One possible candidate is the enzyme DIP2 which is comprised of a protein module known as FAAL (short for fatty acyl-AMP ligase). FAAL belongs to a family of enzymes that synthesize lipid-like molecules in bacteria. In 2021, a group of researchers tracked the evolutionary trajectory of these bacterial proteins and found that most of them were lost in eukaryotes, such as animals and fungi. FAAL-like proteins, however, had been retained through evolution and incorporated in to DIP2.
Here, Mondal, Kinatukara et al. – including some of the researchers involved in the 2021 study – have used a combination of genetic and biochemical experiments to investigate whether and how DIP2 contributes to lipid metabolism in eukaryotes. They found that yeast cells without the gene for DIP2 had higher levels of diacylglycerols which hampered the shape and function of certain cellular compartments. The mutant cells were also unable to convert diacylglycerols in to another group of lipids which are involved in energy storage. This effect was observed in fruit flies and mice lacking DIP2, suggesting that this role for DIP2 is conserved across most eukaryotes.

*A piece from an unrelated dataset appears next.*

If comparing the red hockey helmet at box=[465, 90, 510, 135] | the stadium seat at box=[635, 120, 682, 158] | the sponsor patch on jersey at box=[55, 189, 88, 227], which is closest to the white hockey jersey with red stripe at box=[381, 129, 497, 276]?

Further experiments in yeast cells revealed that unlike other enzymes that metabolize diacylglycerols, DIP2 only acted on a sub-population of diacylglycerols at specific locations and times. Furthermore, yeast cells lacking DIP2 could still grow under ideal conditions, but could not cope with high or low salt concentrations in their surroundings, suggesting that the enzyme helps cells deal with environmental stresses.
Since DIP2 is found in most eukaryotes, understanding how it works could be useful for multiple branches of biology. For example, some pathogenic fungi that cause diseases in crop plants and humans also rely on DIP2. Further studies are needed to better understand the role that DIP2 plays in other eukaryotic species which may shed light on other processes the enzyme is involved in.